President of South Sudan Salva Kiir Mayardit at the Africa Climate Summit. PHOTO/PRESIDENCY
By BRENDA TATU
The Africa Climate Summit held in Kenya recently missed an opportunity to have a strong African position that established the route to addressing the climate crisis civil societies from the continent have said.
The Non-State Actors Steering Committee (NSA) a platform that strives for the advancement of a pro-African agenda in all key climate spaces expressed disappointment that the Heads of States Nairobi Declaration did not prioritize adaptation as a critical concern for Africa and left it a mere peripheral issue.
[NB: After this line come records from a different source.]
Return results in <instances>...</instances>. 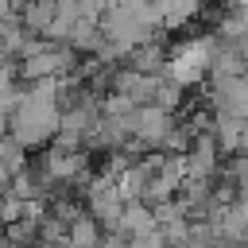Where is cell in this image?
<instances>
[{"instance_id": "2", "label": "cell", "mask_w": 248, "mask_h": 248, "mask_svg": "<svg viewBox=\"0 0 248 248\" xmlns=\"http://www.w3.org/2000/svg\"><path fill=\"white\" fill-rule=\"evenodd\" d=\"M93 240H97V229H93L89 221H78V225H74V244H78V248H89Z\"/></svg>"}, {"instance_id": "3", "label": "cell", "mask_w": 248, "mask_h": 248, "mask_svg": "<svg viewBox=\"0 0 248 248\" xmlns=\"http://www.w3.org/2000/svg\"><path fill=\"white\" fill-rule=\"evenodd\" d=\"M12 12H16V8H12V0H0V19H8Z\"/></svg>"}, {"instance_id": "1", "label": "cell", "mask_w": 248, "mask_h": 248, "mask_svg": "<svg viewBox=\"0 0 248 248\" xmlns=\"http://www.w3.org/2000/svg\"><path fill=\"white\" fill-rule=\"evenodd\" d=\"M205 66H209V43H186V46H178L170 54V78L178 85L198 81L205 74Z\"/></svg>"}]
</instances>
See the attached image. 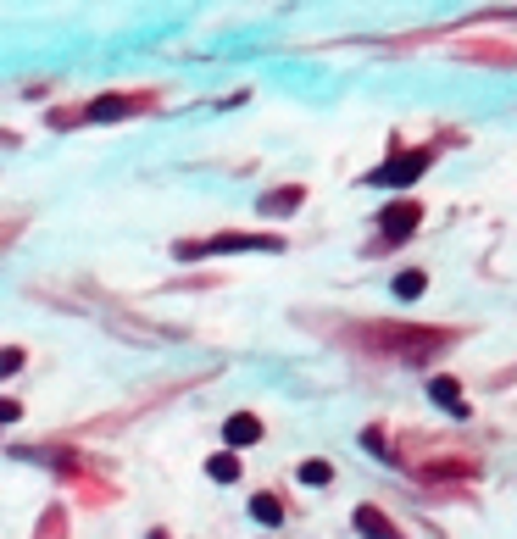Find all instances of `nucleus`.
Wrapping results in <instances>:
<instances>
[{"instance_id":"f257e3e1","label":"nucleus","mask_w":517,"mask_h":539,"mask_svg":"<svg viewBox=\"0 0 517 539\" xmlns=\"http://www.w3.org/2000/svg\"><path fill=\"white\" fill-rule=\"evenodd\" d=\"M367 334H378L390 351H401L406 362H423V356H434V351H445L450 345V334H440V328H390V323H378V328H367Z\"/></svg>"},{"instance_id":"f03ea898","label":"nucleus","mask_w":517,"mask_h":539,"mask_svg":"<svg viewBox=\"0 0 517 539\" xmlns=\"http://www.w3.org/2000/svg\"><path fill=\"white\" fill-rule=\"evenodd\" d=\"M229 250H284V239H278V234H217V239H206V245L184 239L178 256L195 262V256H229Z\"/></svg>"},{"instance_id":"7ed1b4c3","label":"nucleus","mask_w":517,"mask_h":539,"mask_svg":"<svg viewBox=\"0 0 517 539\" xmlns=\"http://www.w3.org/2000/svg\"><path fill=\"white\" fill-rule=\"evenodd\" d=\"M423 173H429V150H406V156H395L390 167H373L367 184H378V189H401V184L423 178Z\"/></svg>"},{"instance_id":"20e7f679","label":"nucleus","mask_w":517,"mask_h":539,"mask_svg":"<svg viewBox=\"0 0 517 539\" xmlns=\"http://www.w3.org/2000/svg\"><path fill=\"white\" fill-rule=\"evenodd\" d=\"M417 223H423V206H417V201H395V206H384V217H378V239L401 245Z\"/></svg>"},{"instance_id":"39448f33","label":"nucleus","mask_w":517,"mask_h":539,"mask_svg":"<svg viewBox=\"0 0 517 539\" xmlns=\"http://www.w3.org/2000/svg\"><path fill=\"white\" fill-rule=\"evenodd\" d=\"M128 112H150V94H101V101L84 112V122H117Z\"/></svg>"},{"instance_id":"423d86ee","label":"nucleus","mask_w":517,"mask_h":539,"mask_svg":"<svg viewBox=\"0 0 517 539\" xmlns=\"http://www.w3.org/2000/svg\"><path fill=\"white\" fill-rule=\"evenodd\" d=\"M357 534H362V539H406L390 517L378 512V506H357Z\"/></svg>"},{"instance_id":"0eeeda50","label":"nucleus","mask_w":517,"mask_h":539,"mask_svg":"<svg viewBox=\"0 0 517 539\" xmlns=\"http://www.w3.org/2000/svg\"><path fill=\"white\" fill-rule=\"evenodd\" d=\"M222 439H229L234 451H245V445H256V439H262V423H256L250 411H234V418L222 423Z\"/></svg>"},{"instance_id":"6e6552de","label":"nucleus","mask_w":517,"mask_h":539,"mask_svg":"<svg viewBox=\"0 0 517 539\" xmlns=\"http://www.w3.org/2000/svg\"><path fill=\"white\" fill-rule=\"evenodd\" d=\"M301 201H306V189L301 184H284V189H268V195H262V211L268 217H289Z\"/></svg>"},{"instance_id":"1a4fd4ad","label":"nucleus","mask_w":517,"mask_h":539,"mask_svg":"<svg viewBox=\"0 0 517 539\" xmlns=\"http://www.w3.org/2000/svg\"><path fill=\"white\" fill-rule=\"evenodd\" d=\"M429 395H434V406L450 411V418H467V400H462V390H457V378H434Z\"/></svg>"},{"instance_id":"9d476101","label":"nucleus","mask_w":517,"mask_h":539,"mask_svg":"<svg viewBox=\"0 0 517 539\" xmlns=\"http://www.w3.org/2000/svg\"><path fill=\"white\" fill-rule=\"evenodd\" d=\"M250 517L262 523V528H278V523H284V500H278V495H256V500H250Z\"/></svg>"},{"instance_id":"9b49d317","label":"nucleus","mask_w":517,"mask_h":539,"mask_svg":"<svg viewBox=\"0 0 517 539\" xmlns=\"http://www.w3.org/2000/svg\"><path fill=\"white\" fill-rule=\"evenodd\" d=\"M206 472H212L217 484H234V479H240V456H234V451H222V456L206 462Z\"/></svg>"},{"instance_id":"f8f14e48","label":"nucleus","mask_w":517,"mask_h":539,"mask_svg":"<svg viewBox=\"0 0 517 539\" xmlns=\"http://www.w3.org/2000/svg\"><path fill=\"white\" fill-rule=\"evenodd\" d=\"M423 290H429V278H423V273H401V278H395V295H401V301H417Z\"/></svg>"},{"instance_id":"ddd939ff","label":"nucleus","mask_w":517,"mask_h":539,"mask_svg":"<svg viewBox=\"0 0 517 539\" xmlns=\"http://www.w3.org/2000/svg\"><path fill=\"white\" fill-rule=\"evenodd\" d=\"M329 479H334L329 462H301V484H329Z\"/></svg>"},{"instance_id":"4468645a","label":"nucleus","mask_w":517,"mask_h":539,"mask_svg":"<svg viewBox=\"0 0 517 539\" xmlns=\"http://www.w3.org/2000/svg\"><path fill=\"white\" fill-rule=\"evenodd\" d=\"M23 367V345H0V378H12Z\"/></svg>"},{"instance_id":"2eb2a0df","label":"nucleus","mask_w":517,"mask_h":539,"mask_svg":"<svg viewBox=\"0 0 517 539\" xmlns=\"http://www.w3.org/2000/svg\"><path fill=\"white\" fill-rule=\"evenodd\" d=\"M23 418V406L17 400H6V395H0V423H17Z\"/></svg>"},{"instance_id":"dca6fc26","label":"nucleus","mask_w":517,"mask_h":539,"mask_svg":"<svg viewBox=\"0 0 517 539\" xmlns=\"http://www.w3.org/2000/svg\"><path fill=\"white\" fill-rule=\"evenodd\" d=\"M145 539H168V528H150V534H145Z\"/></svg>"}]
</instances>
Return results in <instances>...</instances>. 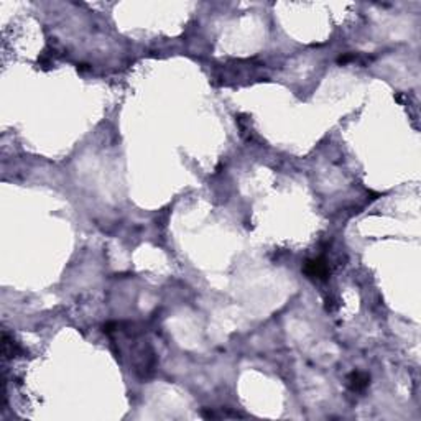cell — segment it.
Segmentation results:
<instances>
[{
	"mask_svg": "<svg viewBox=\"0 0 421 421\" xmlns=\"http://www.w3.org/2000/svg\"><path fill=\"white\" fill-rule=\"evenodd\" d=\"M303 272L308 278L311 280H318V282H324V280L329 278V265L324 258H311V260H306Z\"/></svg>",
	"mask_w": 421,
	"mask_h": 421,
	"instance_id": "6da1fadb",
	"label": "cell"
},
{
	"mask_svg": "<svg viewBox=\"0 0 421 421\" xmlns=\"http://www.w3.org/2000/svg\"><path fill=\"white\" fill-rule=\"evenodd\" d=\"M369 382H370V377L367 374H360V372H354L349 377V387L354 392H362L364 388H367Z\"/></svg>",
	"mask_w": 421,
	"mask_h": 421,
	"instance_id": "7a4b0ae2",
	"label": "cell"
},
{
	"mask_svg": "<svg viewBox=\"0 0 421 421\" xmlns=\"http://www.w3.org/2000/svg\"><path fill=\"white\" fill-rule=\"evenodd\" d=\"M20 354H23V349L18 344L9 338V334L4 333V355L5 357H17Z\"/></svg>",
	"mask_w": 421,
	"mask_h": 421,
	"instance_id": "3957f363",
	"label": "cell"
}]
</instances>
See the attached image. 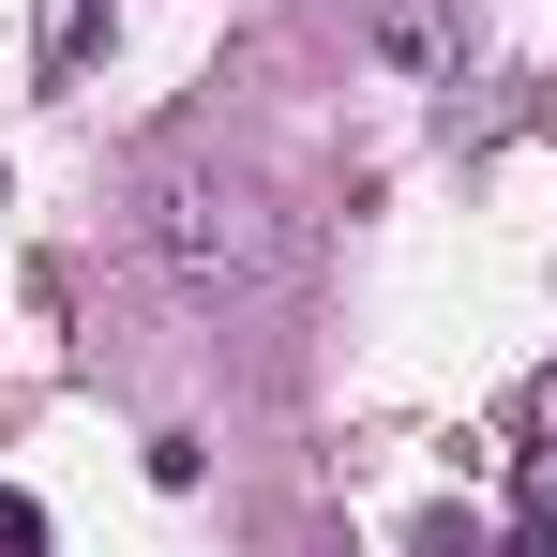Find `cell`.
I'll list each match as a JSON object with an SVG mask.
<instances>
[{
	"label": "cell",
	"mask_w": 557,
	"mask_h": 557,
	"mask_svg": "<svg viewBox=\"0 0 557 557\" xmlns=\"http://www.w3.org/2000/svg\"><path fill=\"white\" fill-rule=\"evenodd\" d=\"M422 557H497V543H482L467 512H437V528H422Z\"/></svg>",
	"instance_id": "277c9868"
},
{
	"label": "cell",
	"mask_w": 557,
	"mask_h": 557,
	"mask_svg": "<svg viewBox=\"0 0 557 557\" xmlns=\"http://www.w3.org/2000/svg\"><path fill=\"white\" fill-rule=\"evenodd\" d=\"M376 46H392L407 76H453V61H467V30L437 15V0H376Z\"/></svg>",
	"instance_id": "7a4b0ae2"
},
{
	"label": "cell",
	"mask_w": 557,
	"mask_h": 557,
	"mask_svg": "<svg viewBox=\"0 0 557 557\" xmlns=\"http://www.w3.org/2000/svg\"><path fill=\"white\" fill-rule=\"evenodd\" d=\"M151 257L226 301V286L286 272V226H272V196L242 182V166H166V182H151Z\"/></svg>",
	"instance_id": "6da1fadb"
},
{
	"label": "cell",
	"mask_w": 557,
	"mask_h": 557,
	"mask_svg": "<svg viewBox=\"0 0 557 557\" xmlns=\"http://www.w3.org/2000/svg\"><path fill=\"white\" fill-rule=\"evenodd\" d=\"M0 557H46V512L30 497H0Z\"/></svg>",
	"instance_id": "3957f363"
}]
</instances>
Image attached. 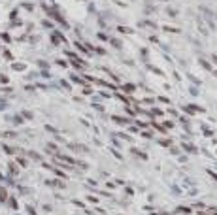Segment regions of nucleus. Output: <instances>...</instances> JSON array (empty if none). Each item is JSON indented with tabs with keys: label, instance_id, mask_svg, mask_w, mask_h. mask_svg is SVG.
I'll list each match as a JSON object with an SVG mask.
<instances>
[{
	"label": "nucleus",
	"instance_id": "nucleus-1",
	"mask_svg": "<svg viewBox=\"0 0 217 215\" xmlns=\"http://www.w3.org/2000/svg\"><path fill=\"white\" fill-rule=\"evenodd\" d=\"M8 198V193H6V189L4 187H0V202H4Z\"/></svg>",
	"mask_w": 217,
	"mask_h": 215
},
{
	"label": "nucleus",
	"instance_id": "nucleus-2",
	"mask_svg": "<svg viewBox=\"0 0 217 215\" xmlns=\"http://www.w3.org/2000/svg\"><path fill=\"white\" fill-rule=\"evenodd\" d=\"M10 206H11L13 209H17V202H15V198H10Z\"/></svg>",
	"mask_w": 217,
	"mask_h": 215
},
{
	"label": "nucleus",
	"instance_id": "nucleus-3",
	"mask_svg": "<svg viewBox=\"0 0 217 215\" xmlns=\"http://www.w3.org/2000/svg\"><path fill=\"white\" fill-rule=\"evenodd\" d=\"M23 115H25L27 119H30V117H32V113H30V111H23Z\"/></svg>",
	"mask_w": 217,
	"mask_h": 215
}]
</instances>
“We would like to remind the Heads of States that adaptation is not only crucial for survival but also a matter of justice. Africa is one of the regions that are most affected by climate change, even though it contributes the least to its causes,” they said in a statement.
They urged the authorities to accord equal attention and resources to both adaptation and mitigation in their national and international actions demanded that adaptation strategies be designed based on local knowledge, needs, capacities, and human rights principles.
They said they were also concerned that the Declaration did not adequately address the emotive issue of just transition, which is crucial for ensuring that no one is left behind in the shift to a low-carbon economy.
“We note that the Declaration only mentions just transition once without any details or commitments on how we should define it in our own narratives and perspectives, and how it will be implemented,” they said.
They urged Heads of State in Africa to adopt a more comprehensive and inclusive approach to just transition that is contextual and responsive to African realities, aspirations, and desires, and will discourage experimentation on false solutions that exacerbate the climate crisis.
They said this approach involves the meaningful participation of workers, communities, civil society, and other stakeholders in planning and implementing policies that promote decent work, social protection, human rights, gender equality, and environmental justice.
“Such an approach should also ensure the vast resources driving the transition, including wind, solar and geothermal, as well as critical minerals spread across the continent, restore hope to the people who have known such resources to be the source of pain, conflict and misery,” they added.
Non-State Actors’ Committee said curiously, the Africa Climate Summit did not pronounce itself on how African leaders will collectively work together to exert pressure on developed countries to deliver on the financial commitments previously made by the historical emitters.
They said the failure to advance for framework for pushing for a funding mechanism to fund some of the critical climate-related interventions that protect those most affected by inequality and discrimination who are often children, youth and women, was another waterloo for the Summit’s Declaration.
President William Ruto at the Africa Climate Summit. PHOTO/PRESIDENCY
The added that the propagation and political advancement for implementation of the carbon market with no clear evidence that it works remains one of the bold posters of the Global North attempting to advance approaches that exonerate them and transfer the burden of action to the victims of their actions.
They claimed right at the onset, the Summit exonerated the rich countries from taking full responsibility for their historical and current emissions that have taken us to the current state of global warming.
“We are disappointed the Declaration’s Call to Action does not reflect this recognition of the value of nature and biodiversity. Consequently, the NSAC urges the Heads of State to include more specific actions and targets in their national and regional plans and policies for biodiversity conservation and restoration,” they scoffed.
Additionally, the NSAC called on the Heads of State o ensure that they integrate nature-based solutions into their mitigation and adaptation strategies.
They said as the world heads to Dubai, United Arab Emirates (UAE) for COP28 meeting, they want the developed countries fulfil their historical responsibility and provide adequate and predictable finance, technology transfer, and capacity building to support adaptation, mitigation, and loss and damage in Africa.
“We are much more keen to collaborate in pushing for grant-based funding mechanisms,” they noted.
They reiterated their position on the rejection of the promotion of carbon markets that are not responsive and do not serve the climate justice imperatives for Africa.
“We further urge for continued dialogue in the spirit of closing knowledge gaps on carbon markets that are apparent, at all levels,” they observed.
They asked African leaders to commit themselves to a just and equitable transition to renewable energy, ensuring that energy access is prioritised for the poor and marginalised and that community ownership and participation are guaranteed.
“We urge African leaders to stand by the principles of climate justice, human rights, gender equality, and intergenerational equity in all climate policies and actions,” they called.
The NSAC said it was optimistic that this Nairobi Declaration is a forward step towards accomplishing more ambitious and comprehensive climate action in Africa and globally and it is fully prepared to collaborate with the Heads of State and other stakeholders in the implementation of the Africa Climate Summit’s Declaration and in collectivizing Africa’s position towards COP28.